I’m kind of curious as to why they chose to do it there instead of transporting it to a remote location. Also, they must have been really confident, those cruisers look really close. Like if this was a ‘it’s gonna blow for sure’ situation, they would have had them back off at least another 100-200 feet.

I’m sure the EOD guys a) have a good idea of the size of the boom from the size of the device & b) know the formula for lethality (eg. for every add’l 10’ it’s 20% less lethal.) Also remember that fenders are a lot stronger than skin; what might injure a person might only cause a chipped paint in the cruiser.

I agree, but, OTOH, shrapnel can fly a long way, is sharp and can be unpredictable. Sure, they know that a bomb made out of X explosives and (appearing to be) Y pounds will explode with Z force, but I doubt even the experts can predict with enough accuracy to say how far the shrapnel will fly.

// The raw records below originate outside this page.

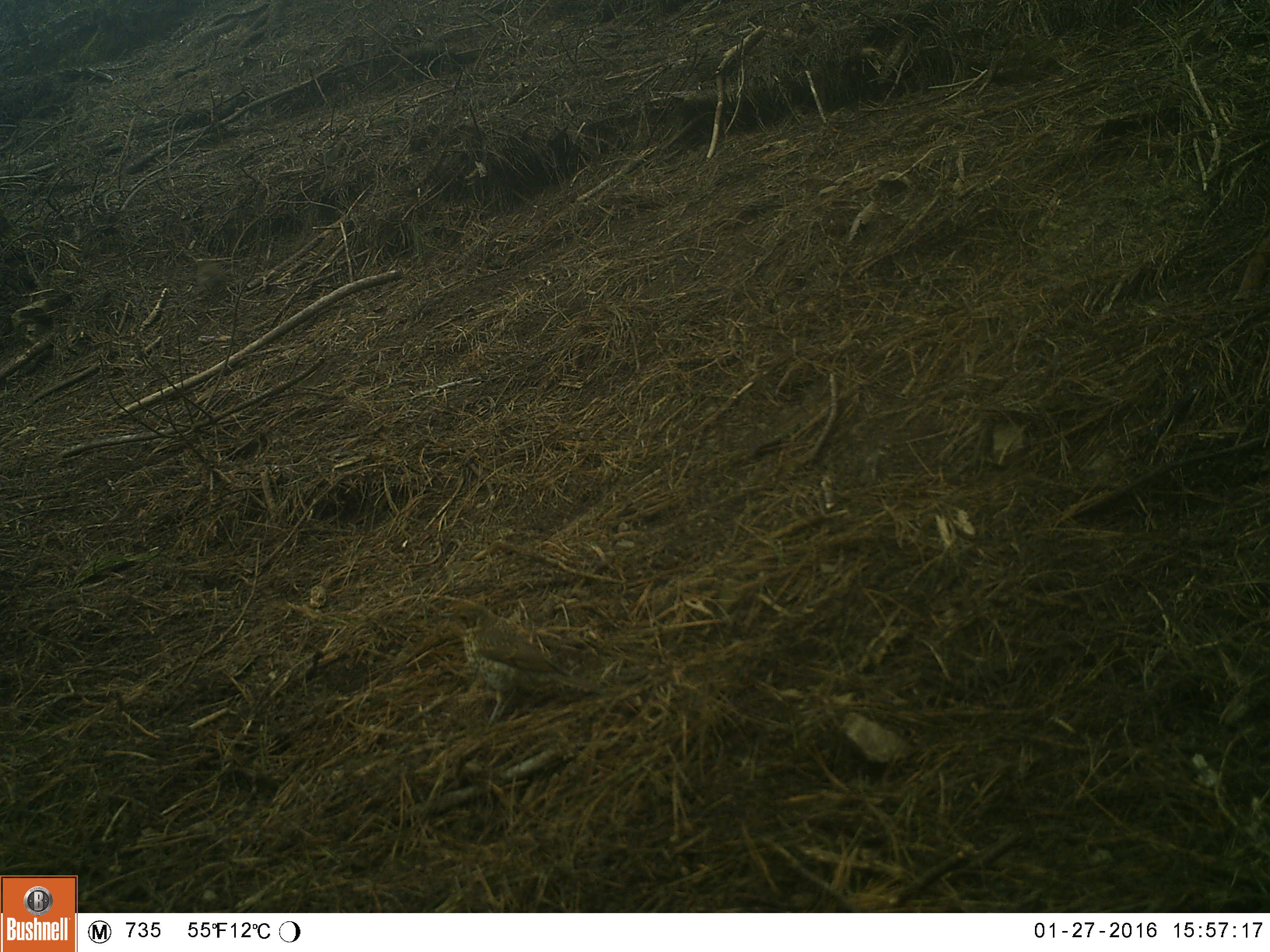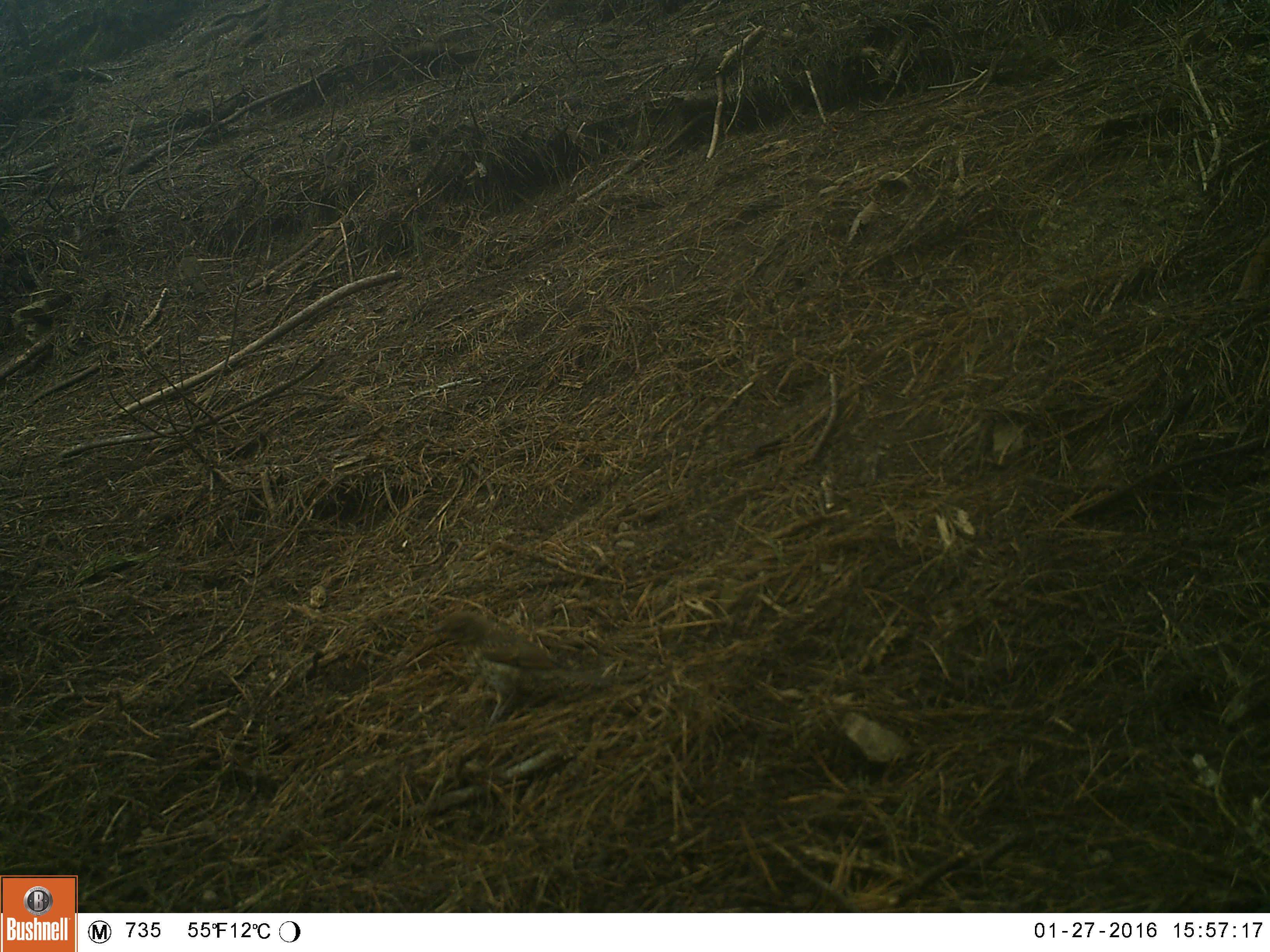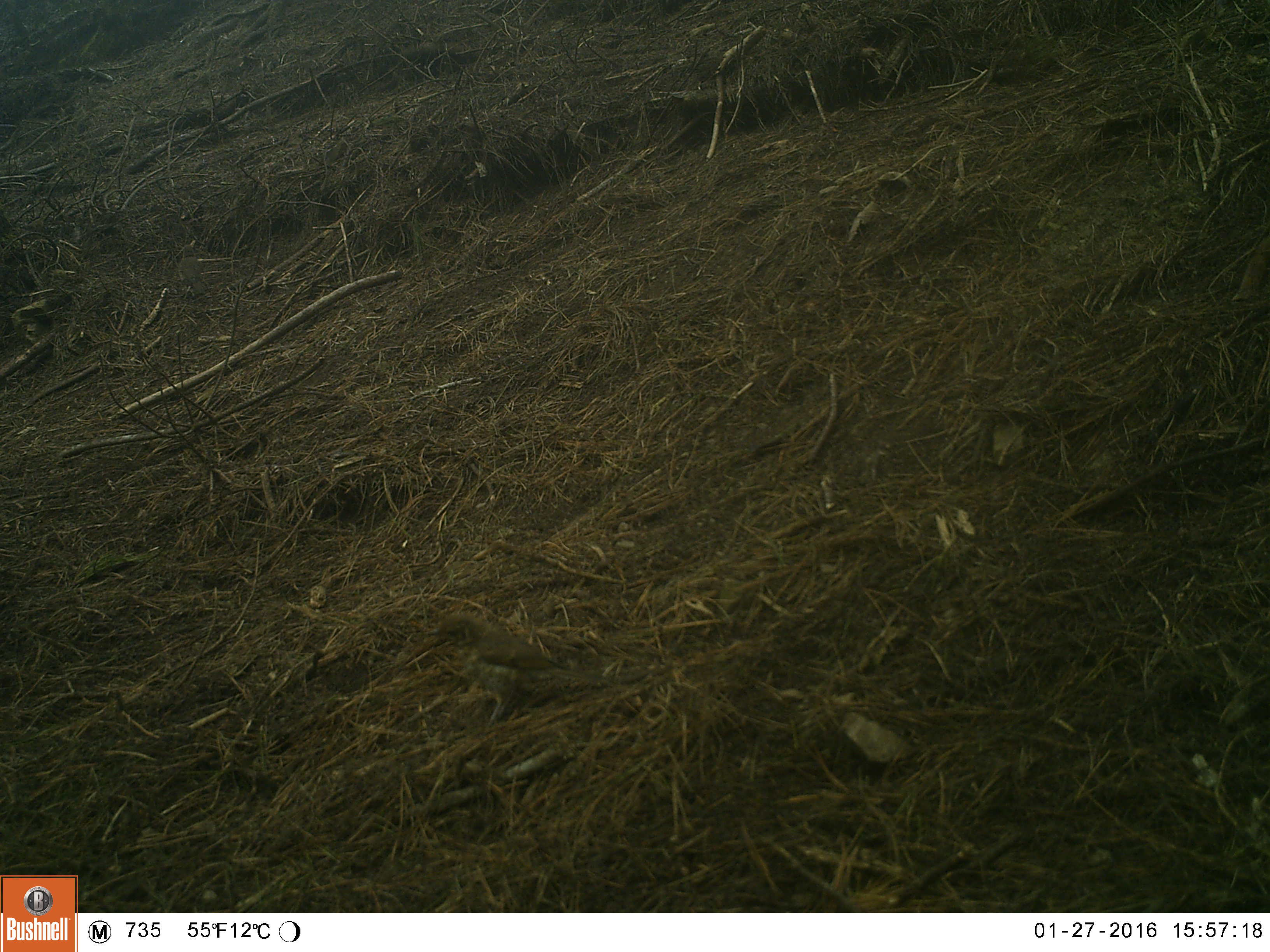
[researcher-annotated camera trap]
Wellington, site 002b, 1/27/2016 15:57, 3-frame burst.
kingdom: Animalia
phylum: Chordata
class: Aves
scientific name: Aves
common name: bird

Besides, it didn’t go off randomly, they were up there messing with it so they knew if and when something might happen, all they had to do was ask a few cops to move their cars further back.

Nitpick: you don’t, as in several of the posts above, diffuse a bomb, you defuse it.

If you explode it, you do both.

I’m saying the cars may be there deliberately; far enough away to not be badly damaged but close enough to block some shrapnel.

Perhaps the police car shields people from the possible explosion.